━━━━━ Sezione del documento

Le conseguenze furono nefaste sia dal punto di vista economico che sociale.


Il Regio editto sopra le chiudende, sopra i terreni comuni e della Corona, e sopra i tabacchi, nel Regno di Sardegna (il nome originale dell'editto, ndr) venne emanato dal re di Sardegna Vittorio Emanuele I il 6 ottobre 1820 e pubblicato il 4 aprile 1823.

Fino al 1820 in Sardegna vigeva il regime della proprietà collettiva dei terreni, un principio pilastro della cultura e dell'economia sarda.

Con l'introduzione del famigerato Editto questo principio venne sradicato in favore dell'istituzione della proprietà privata con l'intento, da parte del governo sabaudo, di innescare nell'isola un meccanismo virtuoso capace di agevolare la modernizzazione del settore agrario con nuovi investimenti (privati) e, allo stesso tempo, in via ufficiosa, creare una nuova classe sociale fedele alla Corona, rappresentata dai proprietari terrieri, riducendo - come conseguenza - il potere dei feudatari locali.

Nella teoria il nuovo regolamento prevedeva che chiunque poteva far valere il proprio diritto di proprietà erigendo delle recinzioni mediante muri, siepi o fossi, al fine di delimitare i terreni fatta eccezione per quelli gravati da servitù di passaggio, pascolo o persino quelli in cui erano presenti fonti pubbliche come ad esempio fontane o abbeveratoi. Nella pratica, invece, le nuove norme sortirono effetti nefasti sia sul piano economico che sociale dando il via ad una vera e propria anarchia a colpi di usurpazione.

━━━━━━━━━━
━━━━━ Estratto dati

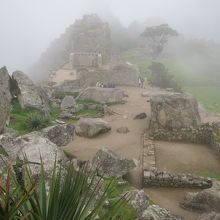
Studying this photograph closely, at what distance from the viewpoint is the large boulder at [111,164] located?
15617mm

━━━━━━━━━━

Esercizio |
Scrivi il seguito del brano sull'Editto delle chiudende in Sardegna, partendo subito dopo l'ultima frase riportata.

Soluzione |
L'editto favorì principalmente i "ricchi e potenti" che, grazie anche alla clausola che autorizzava i comuni a vendere i propri terreni o cederli a titolo gratuito, iniziarono ad appropriarsi di vasti appezzamenti terrieri inglobando persino abbeveratoi e fonti pubbliche a scapito di pastori e contadini. Quest'ultimi, nel breve tempo, si ritrovarono a dover pagare un altissimo "fitto" per poter usufruire dei terreni sia per il pascolo di greggi che per la coltivazione. 

Abusi di ogni genere e prepotenze dilagarono rapidamente. Il settore agrario nell'isola invece di evolversi  entrò in una fase di stallo che aggravò le condizioni economiche e sociali dei sardi. I nuovi proprietari terrieri, infatti, trovarono più vantaggioso - e proficuo - "ricattare" pastori e contadini erigendo muri e arricchendosi solo attraverso i fitti rispetto all'effettuare investimenti per migliorare, ad esempio, le tecniche produttive agricole.

Il sorgere di nuove recinzioni e il "vanto" del diritto di proprietà non fecero altro che diffondere in tutta l'isola un malumore generale. Fra contadini e pastori nacquero dissapori e contrasti e, in alcune zone, il senso di ribellione alimentò il fenomeno del banditismo sardo: grassazioni, furti, omicidi, incendi etc.. 
L'incapacità del governo sabaudo nel far rispettare la legge ed evitare i vari abusi e soprusi locali incentivò quel clima di malumore, spingendo i pastori (spesso spalleggiati dai feudatari, ndr) a farsi giustizia da sè.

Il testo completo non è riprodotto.